First up is the The United States Holocaust Memorial Museum, which is truly worth your time. Located near the National Mall and within walking distance from the Smithsonian metro stop, the museum is dedicated to abolishing hatred and genocide. The museum holds both traveling and permanent exhibits. One permanent exhibit is the Hall of Remembrance, a place of quiet and reflection. Visitors can light memorial candles or meditate on the eternal flame. Another permanent exhibit tells the chronological story of the Holocaust, using artifacts, visuals, and first person accounts. One can tell that much thought and effort was put into creating the exhibit, and it can be a very moving experience.
I’ve visited the museum twice and both times had unique experiences. On the first visit, I stopped in the room containing oven doors from a concentration camp. Another visiter, and older woman, turned to me said, “I almost ended up in one of those.” She pulled up her sleeve to reveal her number tattoo. We stood there while she told me her experience living through the Holocaust. Eventually, she moved on with her family and I broke out into tears.

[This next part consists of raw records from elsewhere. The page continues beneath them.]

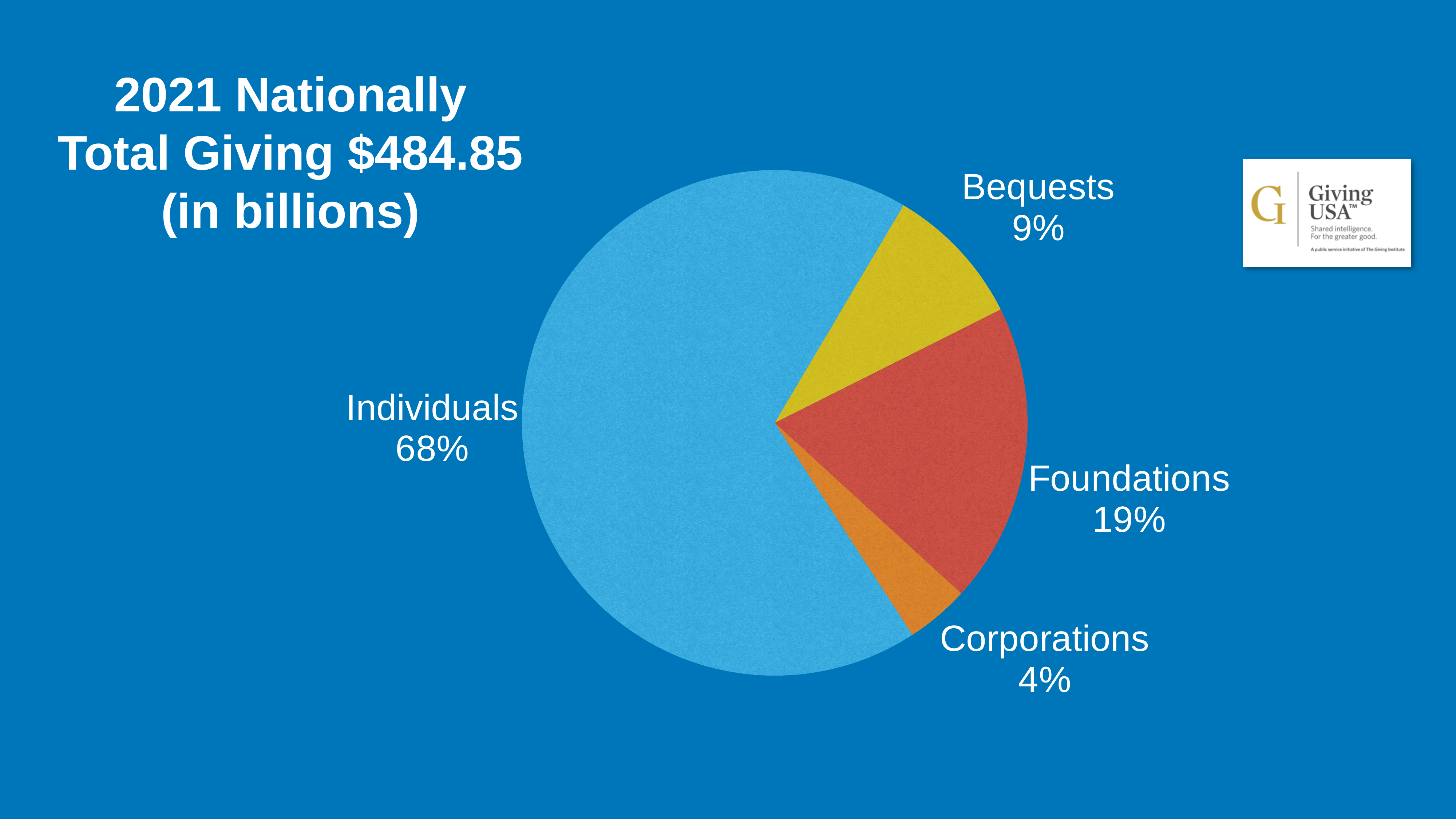
How many slices does the pie chart have? 4 What share of total giving comes from Bequests? 9% Which is larger, the share for Foundations or the share for Bequests? Foundations What is the difference in percentage points between the Bequests share and the Corporations share? 5 percentage points What share of total giving comes from Foundations? 19% What share of total giving comes from Corporations? 4% What is the difference in percentage points between the Individuals share and the Foundations share? 49 percentage points What kind of chart is shown on the slide? Pie chart Which source accounts for the largest share of total giving? Individuals What share of total giving comes from Individuals? 68% Which source accounts for the smallest share of total giving? Corporations What total giving amount is stated in the chart title? $484.85 (in billions)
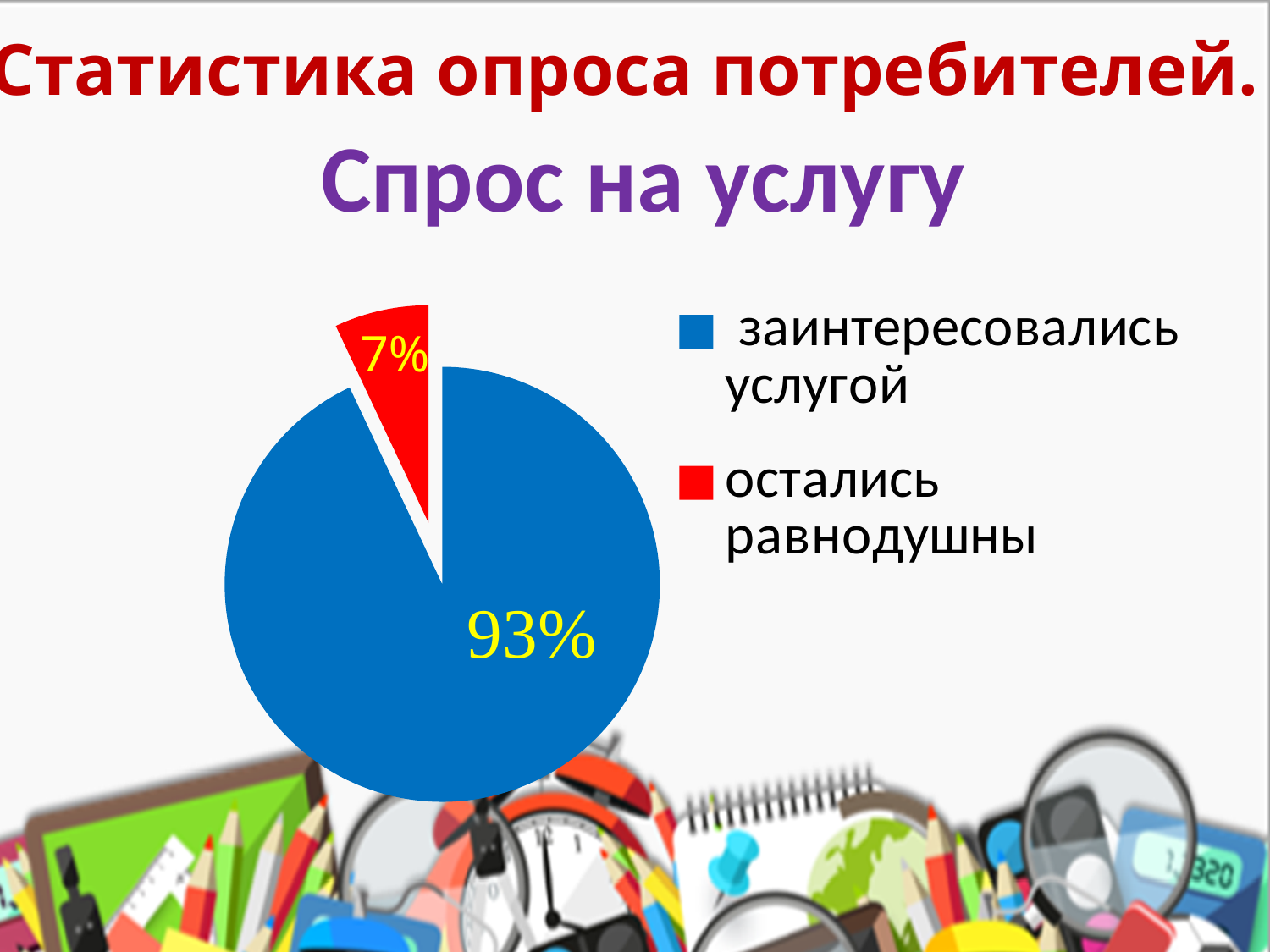
What share of the pie is labelled "заинтересовались услугой"? 93% Which is larger: the slice for "заинтересовались услугой" or the slice for "остались равнодушны"? заинтересовались услугой How many slices does the pie chart have? 2 What colour is the slice for "остались равнодушны"? red What is the title shown above the chart? Спрос на услугу What kind of chart is shown on the slide? pie chart What share of the pie is labelled "остались равнодушны"? 7% How many entries does the legend list? 2 What is the difference in percentage points between "заинтересовались услугой" and "остались равнодушны"? 86 Which category has the smallest slice of the pie? остались равнодушны Which category has the largest slice of the pie? заинтересовались услугой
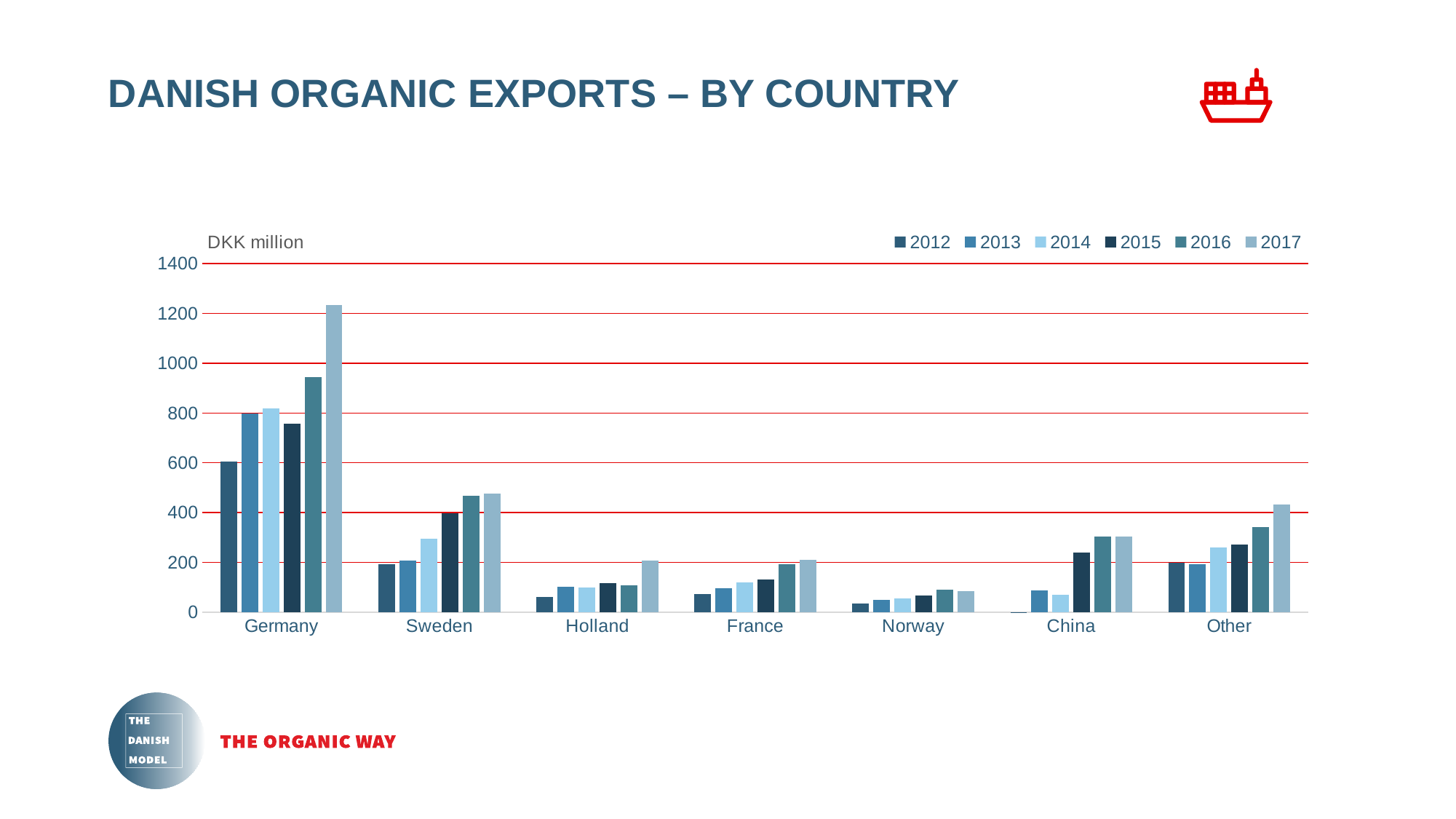
Is the value for Norway in 2016 greater or less than 200? less Do the values for Sweden rise or fall from 2012 to 2017? rise How many series does the legend list? 6 What unit is shown for the y axis? DKK million Which country has the lowest value for 2012? China Is the value for Germany in 2017 greater or less than 1000? greater How many countries/categories are shown on the x axis? 7 Which is larger, the 2016 value for Germany or the 2016 value for Sweden? Germany What kind of chart is shown on the slide? Bar chart Which country has the highest value for 2017? Germany Is the value for Sweden in 2017 greater or less than 400? greater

The second time, I was involved in a college production of Joshua Sobol’s play, Ghetto. We visited the museum to help the actors and designers conduct research. One of the characters in the play is a Jewish police officer named Dessler, and we found a document on display bearing the real Dessler’s signature. Seeing a physical reminder that the play was based on real people sent shivers through all of us.
There are other exhibits available in the museum. Some rotate the subject matter, other exhibits display propaganda and tell the story of the Holocaust through a child’s eyes.
The U.S. Holocaust Memorial Museum is free, although timed passes are required. A limited number can be obtained online in advance for a fee ($1.00), otherwise passes are given out on a first-come, first-served basis on the day of entry.
The Museum’s website provides a lot of information to help plan your visit. It is also a great resource for research on the Holocaust and genocide.